PROBLEM DETAILS: Starting from the line with "粉末冶金手动工具配件剥线钳零配件的加工定制" and going up to and including the line with "ソルケア 神戸名谷の画像", copy the listing below exactly. Leave all images out.

==== DATA EXCERPTS ====

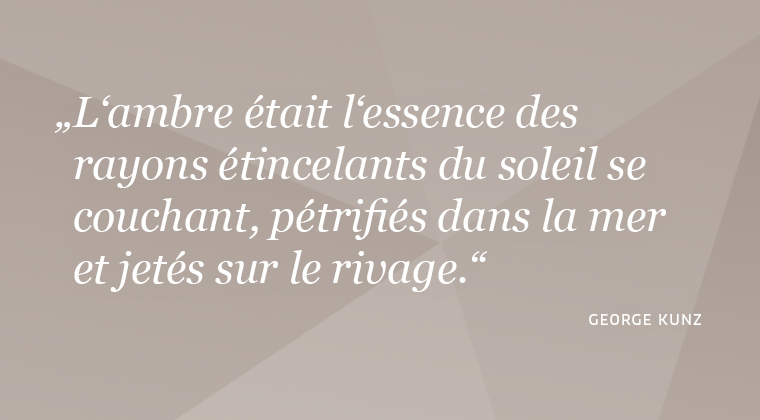 citation sur l'Ambre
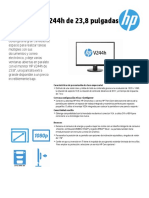 Monitor HP  V244H  profesional - datos técnicos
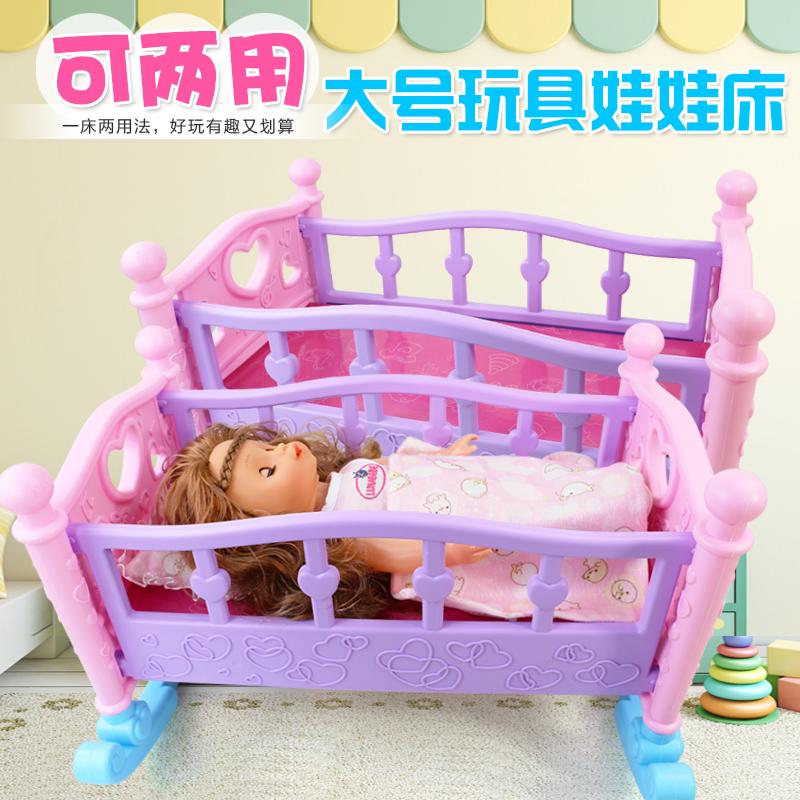 Мебельные решения для детской комнаты Артикул 572493403460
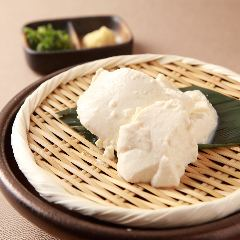 京都近喜とうふさんのおぼろ豆腐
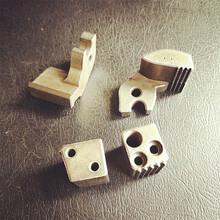 粉末冶金手动工具配件剥线钳零配件的加工定制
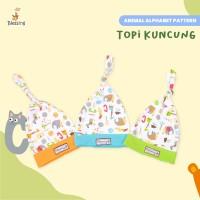 Blessing Babywear-topi bayi kuncung ikat-A-3W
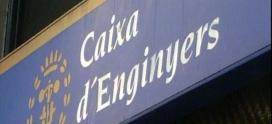 La Caixa d'Enginyers comença a treballar amb el consistori barceloní. Font: Caixa d'Enginyers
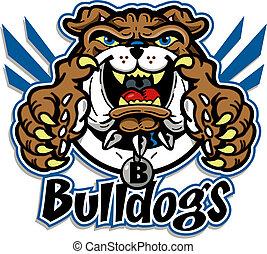 bulldog, schattig, mascotte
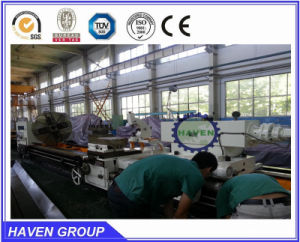 CW61180hx10000 Universal Horizontal Turning Machine pictures & photos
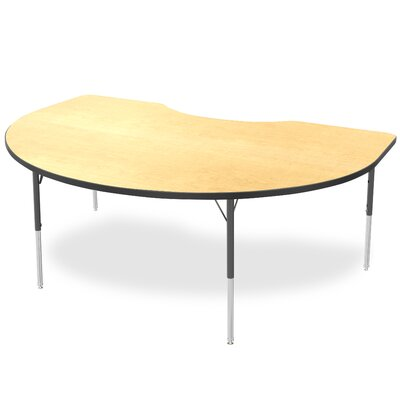 """Marco Group Inc. 72"""" x 48"""" Kidney Classroom Table"""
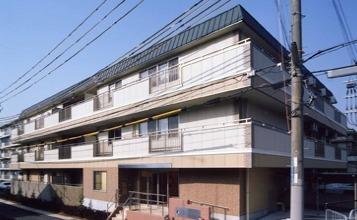 ソルケア 神戸名谷の画像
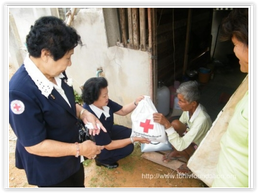 Ladies Volunteers Against TB group's member visit patient home and contributed necessary living items.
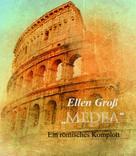 Ellen Groß: Medea ★★★★★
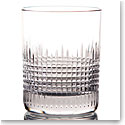 Baccarat Crystal, Nancy Tumbler Number 3, Single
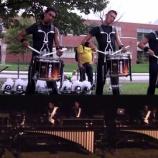 『【DCI】さすがピッタリ! 2014年ブルーコーツ各ライン本番前曲練をハイブリッドした『イントロ』動画です!』の画像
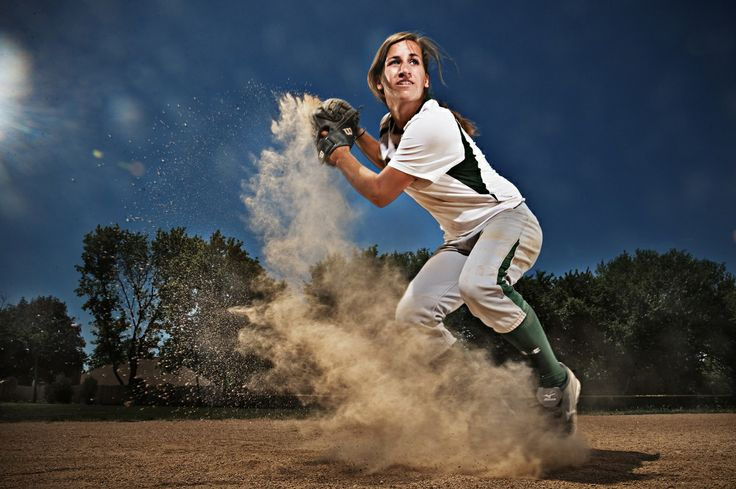 Pin By Cheryl Lanore On Softball  Softball Senior -5571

====

ANSWER TO THE PROBLEM:
 粉末冶金手动工具配件剥线钳零配件的加工定制
 Blessing Babywear-topi bayi kuncung ikat-A-3W
 La Caixa d'Enginyers comença a treballar amb el consistori barceloní. Font: Caixa d'Enginyers
 bulldog, schattig, mascotte
 CW61180hx10000 Universal Horizontal Turning Machine pictures & photos
 """Marco Group Inc. 72"""" x 48"""" Kidney Classroom Table"""
 ソルケア 神戸名谷の画像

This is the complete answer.